Stocks finished mixed Tuesday, as the major indexes were unable to garner any followthrough buying despite strong economic data.
The Dow Jones industrial average rose 16.1 points, or 0.17%, to 9,763.94. The broader Standard & Poor's 500 index was up 1.81 points, or 0.17%, to 1,053.89. The tech-heavy Nasdaq fell 4.1 points, or 0.21%, to 1,943.04, following Monday's 2.81% surge.
Third-quarter GDP was revised to 8.2% annual growth from 7.2% that was previously reported. This beat the 7.8% growth that was expected, but many economists were looking for a strong revision. Much of the boost came from inventories and fixed investment.
In other economic news, consumer confidence rose to 91.7 for November, vs. 81.7 last month, the highest level since September, 2002 and above estimates. Existing home sales for October fell 4.9% to a 6.35 million annual rate, weaker than expected.

» **SOURCE MATERIAL**

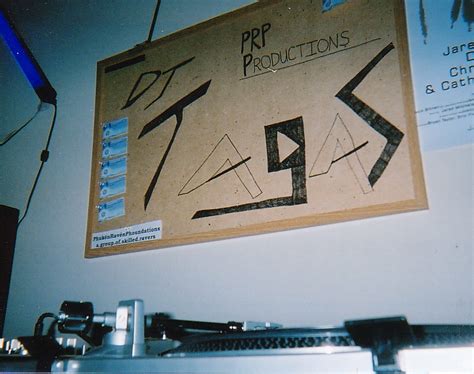 DJ Tagas--PRP Productions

» **TASK ITEM**
Write what comes next in the stock market report, starting right after its final sentence.

» **TASK RESULT**
There are a few more economic reports to watch Wednesday. MMS expects the November Chicago-PMI manufacturing survey to improve to 56.5 from October's 55.0, as factories are ramping-up activity to meet ongoing solid demand and replenish depleted inventory levels.
October durable orders and shipments are expected to rise 0.5%, says MMS. The projected gains follow the strong figures of September and would be consistent with the ongoing firmness seen in other recent manufacturing reports, as well as the economy overall. Strength is expected to be fairly widespread, with the one notable exception being vehicles.
The final November reading for the University of Michigan's Consumer Sentiment is forecast to come in 94.0, vs. the preliminary level of 93.5 and October's 89.6. And personal income is expected to rise 0.5%, while consumption is unchanged, says MMS.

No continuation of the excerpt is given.